What needs to be done
Set down every line of the material below word for word, leaving out the pictures.
++++ Raw data ++++
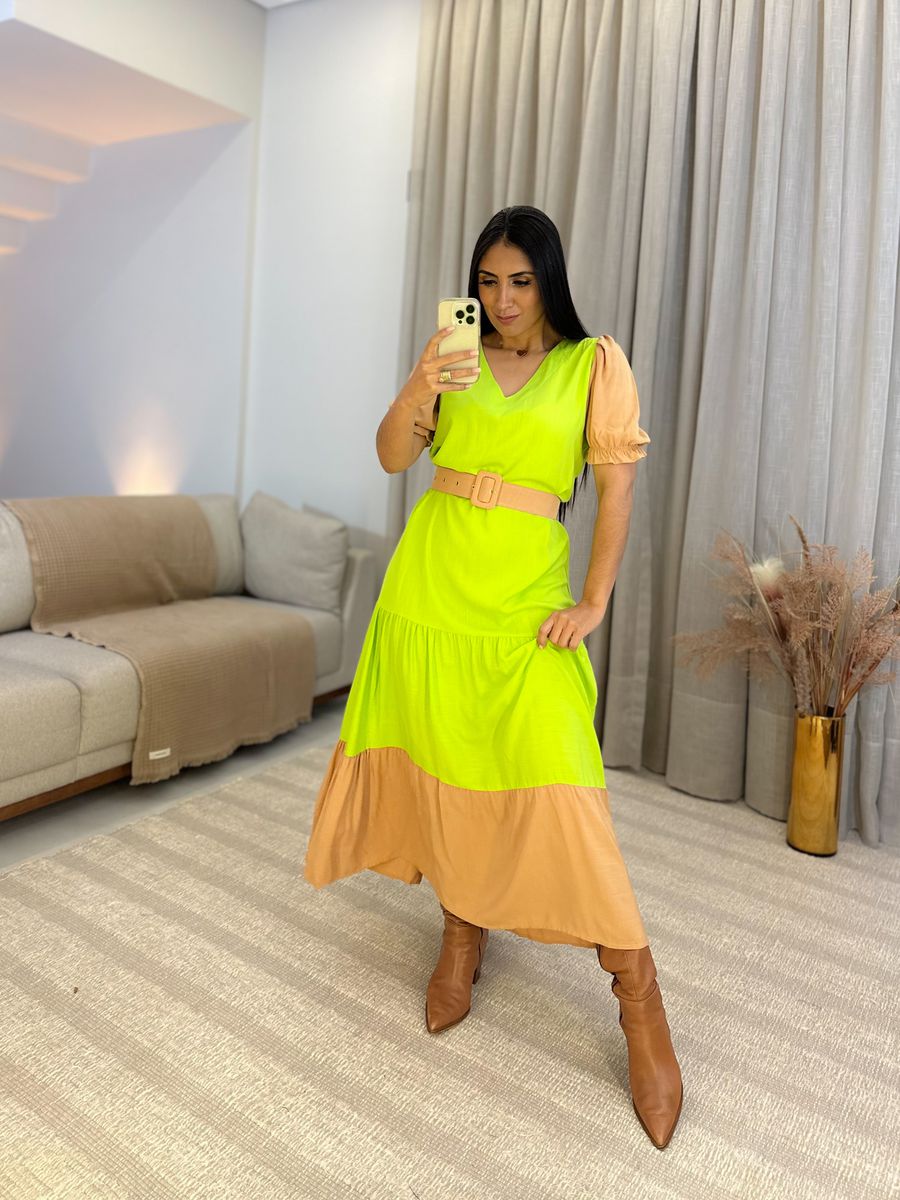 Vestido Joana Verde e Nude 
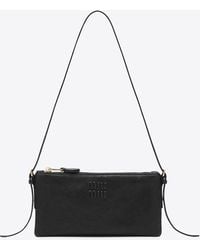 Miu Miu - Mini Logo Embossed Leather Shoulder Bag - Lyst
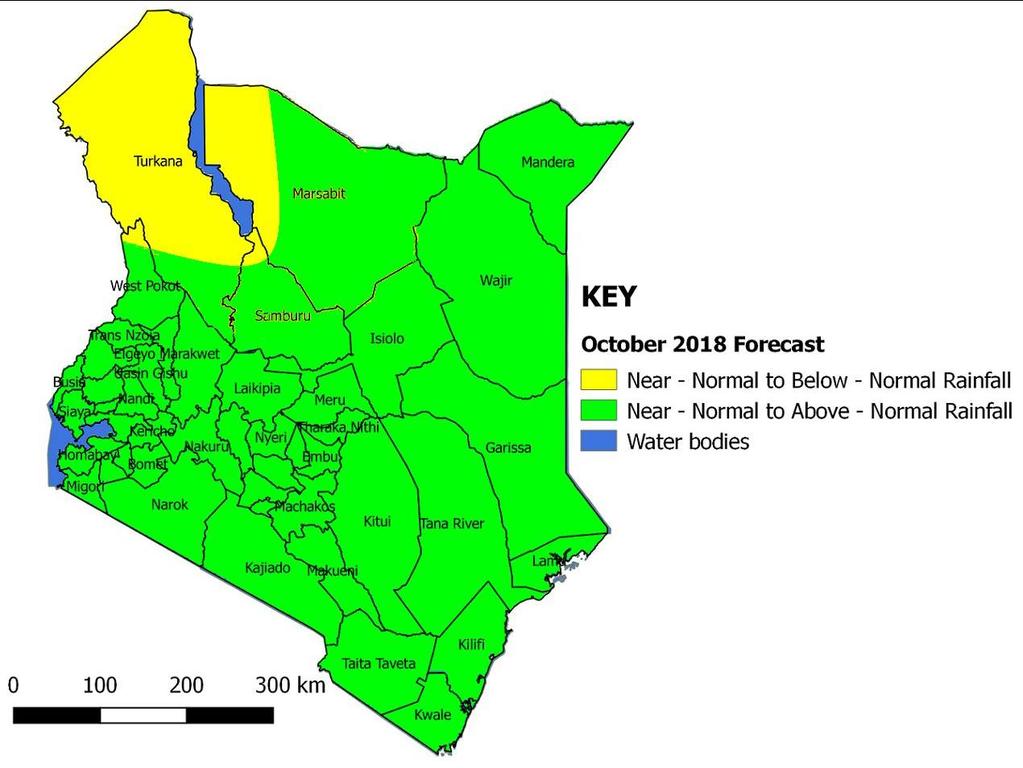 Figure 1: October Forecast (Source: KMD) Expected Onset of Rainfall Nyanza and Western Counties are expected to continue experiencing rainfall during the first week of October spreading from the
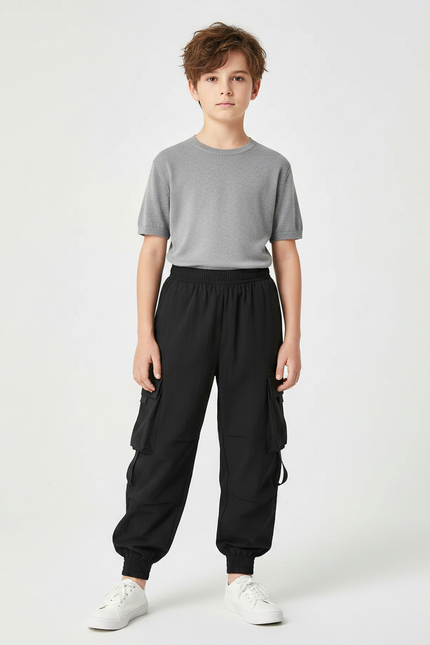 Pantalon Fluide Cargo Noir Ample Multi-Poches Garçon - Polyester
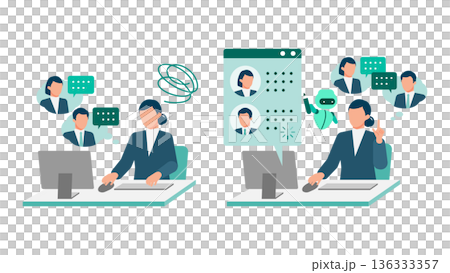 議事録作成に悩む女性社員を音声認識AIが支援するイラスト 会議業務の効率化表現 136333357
++++
Output
 Vestido Joana Verde e Nude 
 Miu Miu - Mini Logo Embossed Leather Shoulder Bag - Lyst
 Figure 1: October Forecast (Source: KMD) Expected Onset of Rainfall Nyanza and Western Counties are expected to continue experiencing rainfall during the first week of October spreading from the
 Pantalon Fluide Cargo Noir Ample Multi-Poches Garçon - Polyester
 議事録作成に悩む女性社員を音声認識AIが支援するイラスト 会議業務の効率化表現 136333357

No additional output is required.